TAREFAS PEDIDAS:
[1] Diga se cada afirmação concorda com o texto sobre o evangelho de Marcos, respondendo sim ou não e citando as palavras do texto que decidem: (a) Segundo Carson, Marcos foi testemunha ocular dos fatos que narra. (b) Conforme a citação de Bittencourt, os judeus recorriam a tradutores em suas sinagogas. (c) O sermão de Pedro usado como exemplo está em Atos 10.36-43.
[2] No texto sobre o evangelho de Marcos, em que cidade Marcos teria traduzido para o grego a pregação de Pedro?
[3] Retome o texto sobre o evangelho de Marcos e continue a partir do ponto em que ele para.

TEXTO DE ORIGEM:
================================

Desta citação longa, Carson destaca três afirmações importantes: 1) Marcos escreveu o evangelho que, nos dias de Eusébio, era identificado com esse nome; 2) Marcos não foi uma testemunha ocular, mas obteve informações com Pedro; 3) Falta “ordem” ao evangelho de Marcos, o que reflete a natureza esporádica da pregação de Pedro (1997, p.103).
O comentarista Bittencourt faz uma oportuna observação quanto ao termo utilizado por Papias “intérprete”:
“Há quem o queira entender à luz da terminologia dos judeus. Em suas sinagogas estes recorriam a tradutores (intérpretes), que deviam transladar para a língua vulgar (aramaico ou grego) os textos da Sagrada Escritura previamente lidos em hebraico. Marcos, pois, em Roma, teria traduzido para o grego, língua comum do Império, a pregação aramaica de Pedro. Outros equiparam ‘intérprete’ a ‘secretário’, atribuindo a Marcos a função de consignar por escrito aquilo que Pedro pregava de viva voz em grego. É possível que o discípulo tenha exercido uma e outra dessas incumbências: a primeira, no inicio da estada de Pedro em Roma, quando o Apóstolo pouco conhecia o grego; a segunda, posteriormente” (1960, p.121).  
Desta forma, tudo indica que a narrativa de Marcos é uma ampliação do Kerigma apostólico, ou seja, ele se utiliza do esboço de pregação feita pelos apóstolos (no caso especifico de Pedro) e vai desenvolvendo os contextos destas pregações. Um exemplo é o sermão de Pedro em Atos 10.36-43 que quando comparado com a narrativa de Marcos indica que o primeiro é um esboço da vida e ministério de Jesus e que o evangelista amplia acrescentando mais detalhes e informações.

================================

Itens de dados:

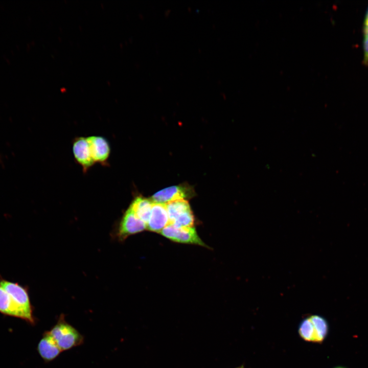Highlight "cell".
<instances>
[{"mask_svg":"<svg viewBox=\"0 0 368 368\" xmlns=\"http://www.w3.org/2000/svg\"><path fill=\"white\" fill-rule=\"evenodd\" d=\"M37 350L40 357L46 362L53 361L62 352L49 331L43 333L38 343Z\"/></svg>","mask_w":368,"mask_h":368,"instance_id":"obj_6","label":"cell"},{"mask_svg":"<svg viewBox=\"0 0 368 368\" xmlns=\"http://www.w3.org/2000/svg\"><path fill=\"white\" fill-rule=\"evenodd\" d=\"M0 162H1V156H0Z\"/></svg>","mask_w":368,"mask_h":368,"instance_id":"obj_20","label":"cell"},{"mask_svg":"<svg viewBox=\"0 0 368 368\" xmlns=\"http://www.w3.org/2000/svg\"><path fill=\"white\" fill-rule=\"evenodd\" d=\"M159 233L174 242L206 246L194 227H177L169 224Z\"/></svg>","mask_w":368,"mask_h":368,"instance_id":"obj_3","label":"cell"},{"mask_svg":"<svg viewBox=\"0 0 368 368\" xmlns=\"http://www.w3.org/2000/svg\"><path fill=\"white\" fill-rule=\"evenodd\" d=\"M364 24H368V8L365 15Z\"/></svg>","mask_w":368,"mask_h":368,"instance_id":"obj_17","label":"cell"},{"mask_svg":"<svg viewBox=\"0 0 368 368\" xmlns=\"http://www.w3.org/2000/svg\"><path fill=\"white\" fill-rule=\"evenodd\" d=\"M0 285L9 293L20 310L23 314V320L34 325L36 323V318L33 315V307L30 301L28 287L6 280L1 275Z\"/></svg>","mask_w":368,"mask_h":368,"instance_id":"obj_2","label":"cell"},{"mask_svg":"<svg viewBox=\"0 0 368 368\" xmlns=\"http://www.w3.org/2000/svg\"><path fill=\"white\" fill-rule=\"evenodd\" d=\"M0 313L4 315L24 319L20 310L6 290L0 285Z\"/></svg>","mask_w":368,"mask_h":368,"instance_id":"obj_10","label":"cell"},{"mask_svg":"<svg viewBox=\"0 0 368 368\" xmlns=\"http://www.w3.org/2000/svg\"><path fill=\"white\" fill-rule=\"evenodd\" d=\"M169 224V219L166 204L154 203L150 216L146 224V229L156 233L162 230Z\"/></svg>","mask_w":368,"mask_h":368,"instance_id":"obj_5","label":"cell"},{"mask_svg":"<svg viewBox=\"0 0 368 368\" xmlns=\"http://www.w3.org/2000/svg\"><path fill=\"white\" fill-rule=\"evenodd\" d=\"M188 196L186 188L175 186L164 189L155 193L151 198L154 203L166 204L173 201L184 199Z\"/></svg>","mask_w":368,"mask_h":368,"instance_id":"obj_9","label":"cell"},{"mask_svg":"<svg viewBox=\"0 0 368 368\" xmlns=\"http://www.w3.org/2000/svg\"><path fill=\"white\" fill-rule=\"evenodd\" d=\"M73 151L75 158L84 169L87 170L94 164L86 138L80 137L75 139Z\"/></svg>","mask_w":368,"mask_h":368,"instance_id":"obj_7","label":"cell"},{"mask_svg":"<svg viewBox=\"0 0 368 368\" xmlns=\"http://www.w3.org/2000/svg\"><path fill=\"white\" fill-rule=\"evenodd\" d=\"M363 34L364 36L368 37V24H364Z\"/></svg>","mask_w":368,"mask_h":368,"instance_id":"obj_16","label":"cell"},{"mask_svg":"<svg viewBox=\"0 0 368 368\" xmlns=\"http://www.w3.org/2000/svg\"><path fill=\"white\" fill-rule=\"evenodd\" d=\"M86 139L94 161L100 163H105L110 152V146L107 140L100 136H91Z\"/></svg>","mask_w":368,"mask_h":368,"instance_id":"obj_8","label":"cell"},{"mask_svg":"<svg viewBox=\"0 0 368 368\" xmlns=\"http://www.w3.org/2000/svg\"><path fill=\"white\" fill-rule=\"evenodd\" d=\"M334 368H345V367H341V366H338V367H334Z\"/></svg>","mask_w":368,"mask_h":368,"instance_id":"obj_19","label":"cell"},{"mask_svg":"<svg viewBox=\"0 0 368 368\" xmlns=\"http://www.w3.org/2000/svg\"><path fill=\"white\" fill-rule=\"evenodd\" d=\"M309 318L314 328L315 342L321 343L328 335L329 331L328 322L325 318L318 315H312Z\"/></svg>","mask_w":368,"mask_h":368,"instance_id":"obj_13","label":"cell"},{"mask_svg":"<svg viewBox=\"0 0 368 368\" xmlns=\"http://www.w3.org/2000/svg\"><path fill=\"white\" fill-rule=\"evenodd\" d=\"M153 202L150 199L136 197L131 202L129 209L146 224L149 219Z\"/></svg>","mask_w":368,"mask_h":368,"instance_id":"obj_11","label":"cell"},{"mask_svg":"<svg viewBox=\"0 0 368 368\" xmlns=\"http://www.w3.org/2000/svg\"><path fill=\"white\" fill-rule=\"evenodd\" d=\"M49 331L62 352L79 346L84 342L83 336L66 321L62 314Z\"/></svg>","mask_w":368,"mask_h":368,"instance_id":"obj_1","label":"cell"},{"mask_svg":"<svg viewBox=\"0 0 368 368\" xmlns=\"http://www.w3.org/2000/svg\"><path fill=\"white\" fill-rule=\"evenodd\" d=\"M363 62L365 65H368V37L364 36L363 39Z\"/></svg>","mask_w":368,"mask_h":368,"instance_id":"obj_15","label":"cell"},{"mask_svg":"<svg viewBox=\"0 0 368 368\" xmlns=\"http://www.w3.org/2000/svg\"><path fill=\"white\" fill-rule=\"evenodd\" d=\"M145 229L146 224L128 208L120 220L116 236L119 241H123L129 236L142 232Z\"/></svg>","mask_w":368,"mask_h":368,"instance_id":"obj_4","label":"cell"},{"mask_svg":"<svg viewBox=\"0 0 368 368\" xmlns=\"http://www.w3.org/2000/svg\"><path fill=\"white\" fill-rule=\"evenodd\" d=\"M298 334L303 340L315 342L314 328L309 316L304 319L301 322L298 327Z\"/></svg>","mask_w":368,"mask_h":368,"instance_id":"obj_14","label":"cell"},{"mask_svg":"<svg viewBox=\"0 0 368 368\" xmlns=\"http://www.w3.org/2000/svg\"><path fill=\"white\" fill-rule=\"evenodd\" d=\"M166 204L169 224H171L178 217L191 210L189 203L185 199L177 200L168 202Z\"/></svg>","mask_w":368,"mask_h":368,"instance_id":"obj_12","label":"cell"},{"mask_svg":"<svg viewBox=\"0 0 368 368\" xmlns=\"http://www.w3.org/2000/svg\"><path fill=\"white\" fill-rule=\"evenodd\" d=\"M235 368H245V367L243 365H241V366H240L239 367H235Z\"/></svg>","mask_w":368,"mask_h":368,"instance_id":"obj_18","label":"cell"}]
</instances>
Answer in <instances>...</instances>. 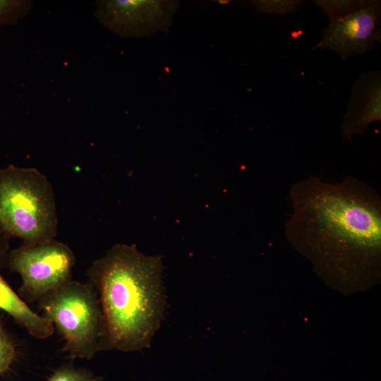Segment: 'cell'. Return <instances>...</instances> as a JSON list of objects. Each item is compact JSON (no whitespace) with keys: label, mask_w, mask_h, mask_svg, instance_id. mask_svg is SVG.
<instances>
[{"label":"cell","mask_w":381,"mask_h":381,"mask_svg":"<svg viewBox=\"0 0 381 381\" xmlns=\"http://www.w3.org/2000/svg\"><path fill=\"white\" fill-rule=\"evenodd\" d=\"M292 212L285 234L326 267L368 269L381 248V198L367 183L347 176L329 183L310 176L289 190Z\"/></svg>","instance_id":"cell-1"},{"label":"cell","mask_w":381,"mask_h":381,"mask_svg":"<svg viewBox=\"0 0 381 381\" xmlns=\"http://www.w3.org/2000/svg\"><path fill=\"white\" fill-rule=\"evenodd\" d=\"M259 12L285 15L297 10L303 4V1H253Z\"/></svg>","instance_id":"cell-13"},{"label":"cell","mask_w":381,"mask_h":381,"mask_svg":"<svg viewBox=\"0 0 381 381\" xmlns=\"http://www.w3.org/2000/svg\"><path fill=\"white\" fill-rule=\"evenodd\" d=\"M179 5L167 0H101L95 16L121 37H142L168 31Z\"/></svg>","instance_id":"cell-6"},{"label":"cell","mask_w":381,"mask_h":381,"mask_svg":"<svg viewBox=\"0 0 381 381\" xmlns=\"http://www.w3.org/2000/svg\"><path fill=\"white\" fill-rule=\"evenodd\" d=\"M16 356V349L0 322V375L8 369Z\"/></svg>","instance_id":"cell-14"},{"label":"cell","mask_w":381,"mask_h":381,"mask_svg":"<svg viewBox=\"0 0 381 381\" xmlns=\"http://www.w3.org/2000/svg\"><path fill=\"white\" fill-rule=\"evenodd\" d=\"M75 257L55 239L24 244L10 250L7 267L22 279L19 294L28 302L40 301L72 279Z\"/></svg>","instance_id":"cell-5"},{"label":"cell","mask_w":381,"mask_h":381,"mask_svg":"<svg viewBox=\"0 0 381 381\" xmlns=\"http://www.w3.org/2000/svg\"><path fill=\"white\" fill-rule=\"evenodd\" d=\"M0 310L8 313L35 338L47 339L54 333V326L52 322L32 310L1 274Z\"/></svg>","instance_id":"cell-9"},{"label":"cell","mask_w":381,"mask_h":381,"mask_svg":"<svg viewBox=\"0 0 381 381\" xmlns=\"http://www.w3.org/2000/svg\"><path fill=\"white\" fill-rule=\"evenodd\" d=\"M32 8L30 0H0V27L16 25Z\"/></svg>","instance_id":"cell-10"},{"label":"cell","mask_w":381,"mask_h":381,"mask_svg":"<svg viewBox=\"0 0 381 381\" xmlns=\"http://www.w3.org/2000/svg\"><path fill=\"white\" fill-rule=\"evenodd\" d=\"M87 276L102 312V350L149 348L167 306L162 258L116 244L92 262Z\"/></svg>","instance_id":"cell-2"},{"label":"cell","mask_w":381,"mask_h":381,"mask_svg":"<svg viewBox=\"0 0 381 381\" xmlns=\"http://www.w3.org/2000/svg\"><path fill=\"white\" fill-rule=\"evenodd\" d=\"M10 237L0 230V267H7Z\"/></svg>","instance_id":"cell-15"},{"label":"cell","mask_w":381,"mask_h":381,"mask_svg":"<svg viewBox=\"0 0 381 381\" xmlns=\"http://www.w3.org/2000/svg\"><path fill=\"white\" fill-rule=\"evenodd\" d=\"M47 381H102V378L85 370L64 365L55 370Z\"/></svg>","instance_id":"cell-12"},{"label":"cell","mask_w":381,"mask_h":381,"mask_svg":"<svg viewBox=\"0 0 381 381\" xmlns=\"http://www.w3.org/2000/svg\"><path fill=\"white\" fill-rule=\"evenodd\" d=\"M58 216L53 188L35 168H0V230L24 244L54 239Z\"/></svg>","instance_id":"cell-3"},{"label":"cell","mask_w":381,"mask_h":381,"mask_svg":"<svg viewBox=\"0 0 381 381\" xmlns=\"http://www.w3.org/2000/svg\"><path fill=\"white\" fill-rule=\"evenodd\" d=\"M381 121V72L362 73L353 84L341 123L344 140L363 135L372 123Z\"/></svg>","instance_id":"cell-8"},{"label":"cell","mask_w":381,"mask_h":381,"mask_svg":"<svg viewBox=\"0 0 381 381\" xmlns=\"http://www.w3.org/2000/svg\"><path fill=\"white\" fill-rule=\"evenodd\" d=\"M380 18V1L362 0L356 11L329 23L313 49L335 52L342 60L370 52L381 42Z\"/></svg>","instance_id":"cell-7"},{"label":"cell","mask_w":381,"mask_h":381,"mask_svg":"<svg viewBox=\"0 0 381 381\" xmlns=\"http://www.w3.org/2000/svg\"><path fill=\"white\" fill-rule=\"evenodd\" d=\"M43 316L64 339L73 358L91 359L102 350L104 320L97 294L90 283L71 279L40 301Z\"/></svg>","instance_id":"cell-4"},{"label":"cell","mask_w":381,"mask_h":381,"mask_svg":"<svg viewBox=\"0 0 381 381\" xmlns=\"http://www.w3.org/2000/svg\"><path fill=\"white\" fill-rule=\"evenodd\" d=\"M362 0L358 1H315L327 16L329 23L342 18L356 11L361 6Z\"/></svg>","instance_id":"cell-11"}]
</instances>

================================

RESPOSTAS DADAS:
[1]
(a) Não: "Marcos não foi uma testemunha ocular, mas obteve informações com Pedro".
(b) Sim: "Em suas sinagogas estes recorriam a tradutores (intérpretes)".
(c) Sim: "Um exemplo é o sermão de Pedro em Atos 10.36-43".

[2] Em Roma.

[3]
Embora Marcos não tenha sido um dos discípulos originais de Cristo, ele foi o filho de Maria, uma mulher de riqueza e posição em Jerusalém (Atos 12:12), um companheiro de Pedro (1 Pe. 5:13), e o primo de Barnabé[5] (Col. 4:10). Essas associações, especialmente sua associação com o Pedro que se constituiu evidentemente na sua fonte de informação, deu autoridade apostólica para o Evangelho de Marcos. O fato de Pedro referir-se a ele como “Marcos, meu filho,” (1 Pe. 5:13), pode indicar ter sido ele a leva-lo a Cristo ou ao menos tê-lo batizado.
Em seu comentário sobre essa relação de João Marcos e o apóstolo, João Leal destaca alguns aspectos do segundo Evangelho que se relacionam diretamente com Pedro:
Lendo o segundo Evangelho, nota-se imediatamente que o autor se fixa duma maneira especial nos factos e pormenores que se relacionam com S. Pedro. O plano geral do Evangelho, é o mesmo que S. Pedro traçou nos seus sermões, conservados por S. Lucas no livro dos Actos, ‘principiando pelo batismo de João, até ao dia em que subiu aos céus’ (At 1:21ss.; 10:34-43; cf. Mc 1:1-4; 16, 19ss.). O Senhor começa a sua atuação pública com a vocação de S. Pedro (Mc 1:16-18). Os fatos sucedidos na casa de S. Pedro, em Cafarnaum, estãomais pormenorizados no segundo Evangelho do que nos outros (Mc 1:29-34). Há também fatos indiferentes, que os outros Evangelhos calam, mas que se notam no segundo, porque se trata de fatos nos quais toma parte ativa o Príncipe dos Apostolos (Mc 1:35-38; 5:37-43). Em suma, a atuação de S. Pedro reflete-se muito melhor no segundo Evangelho do que nos outros” (1945, p. 171-172).
Somando a isto, ele esteve também em associação com Paulo:
Ele teve o privilégio raro de acompanhar Paulo e Barnabé na primeira viagem missionária mas fracassou em ficar com eles na viagem inteira. Por causa isto, Paulo recuso-se a leva-lo na segunda viagem, assim ele foi com o Barnabé para Chipre (Atos 15:38-40). Porém, alguns anos mais tarde ele esteve outra vez com o Paulo (Col. 4:10; Fl. 24), e antes da execução de Paulo ele foi solicitado pelo apóstolo (2 Tm. 4:11). Sua biografia prova que aquela sua falha não o incapacitou a se tornar um instrumento útil (RYRIE, 1978, p. 1574)


Utilização livre desde que citando a fonte
Guedes, Ivan Pereira
Mestre em Ciências da Religião.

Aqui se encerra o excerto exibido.